É neste cenário que a BYD pretende avançar. Segundo o CMO da companhia no Brasil, Pablo Toledo, o momento é de forte interesse do público, impulsionado tanto pelo cenário econômico quanto pela crescente confiança na tecnologia elétrica.
O modelo Dolphin Mini foi o mais vendido no ranking mensal do varejo em fevereiro, com 4.094 unidades vendidas. Essa é a primeira vez que um carro elétrico supera modelos a combustão no ranking.
“A gente está muito perto de atingir um recorde histórico no número de carros elétricos vendidos também em março”, declarou Toledo.

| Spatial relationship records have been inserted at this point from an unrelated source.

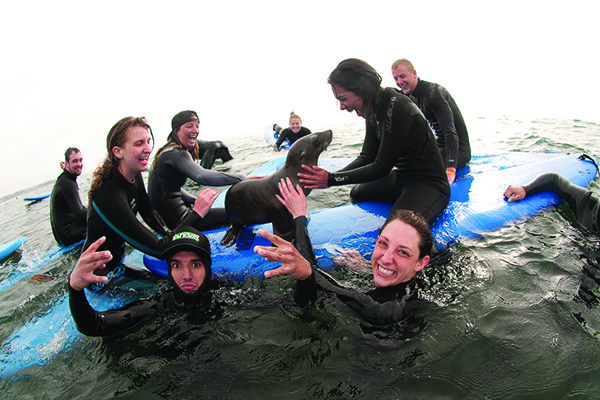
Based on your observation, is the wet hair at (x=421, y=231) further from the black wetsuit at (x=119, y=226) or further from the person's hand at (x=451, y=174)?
the person's hand at (x=451, y=174)

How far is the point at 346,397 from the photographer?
237 centimetres

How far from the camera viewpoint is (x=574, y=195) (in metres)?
4.19

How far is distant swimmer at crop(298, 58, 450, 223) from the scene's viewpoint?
3586 millimetres

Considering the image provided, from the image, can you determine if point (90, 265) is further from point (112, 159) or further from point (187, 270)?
point (112, 159)

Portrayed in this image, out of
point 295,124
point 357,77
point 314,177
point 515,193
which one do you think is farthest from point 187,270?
point 295,124

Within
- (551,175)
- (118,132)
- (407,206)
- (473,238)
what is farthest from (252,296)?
(551,175)

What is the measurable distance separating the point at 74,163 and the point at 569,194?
793 centimetres

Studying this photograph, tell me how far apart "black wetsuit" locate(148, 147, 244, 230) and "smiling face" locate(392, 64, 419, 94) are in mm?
3161

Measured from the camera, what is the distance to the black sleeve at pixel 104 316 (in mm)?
2654

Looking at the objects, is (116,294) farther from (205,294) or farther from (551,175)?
(551,175)

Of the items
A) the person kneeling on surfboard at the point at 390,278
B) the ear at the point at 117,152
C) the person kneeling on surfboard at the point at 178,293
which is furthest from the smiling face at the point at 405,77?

A produção nacional também aparece como fator-chave para a confiança do consumidor. A fábrica em Camaçari (BA) já opera em ritmo acelerado.
“Hoje a gente já tem um carro por minuto produzido”, revelou.
A montadora ainda pretende ampliar a nacionalização da produção, expandir a rede de concessionárias – atualmente com mais de 200 unidades – e transformar o país em um polo exportador.
“Já recebemos uma encomenda do México de 50 mil carros e da Argentina de 50 mil carros”, disse Toledo. “O Brasil vai ser também um hub de exportação.”
Apesar do avanço, Toledo reconhece que o tema ainda gera dúvidas entre consumidores, citando questões recorrentes como infraestrutura de recarga, instalação em residências e durabilidade das baterias.
No entanto, a alta do combustível tem auxiliado a empresa quando o assunto é cálculo do consumidor.
“A BYD acaba se beneficiando de um episódio triste como é uma guerra”, assumiu Toledo.
Para o CMO, a consolidação da marca no Brasil passa também por uma estratégia de posicionamento e presença cultural: “Eu arrisco a dizer que a BYD é a primeira marca de desejo chinesa do Brasil. A presença em novela, futebol e programas de auditório trouxe a marca para o conhecimento do brasileiro”, afirmou.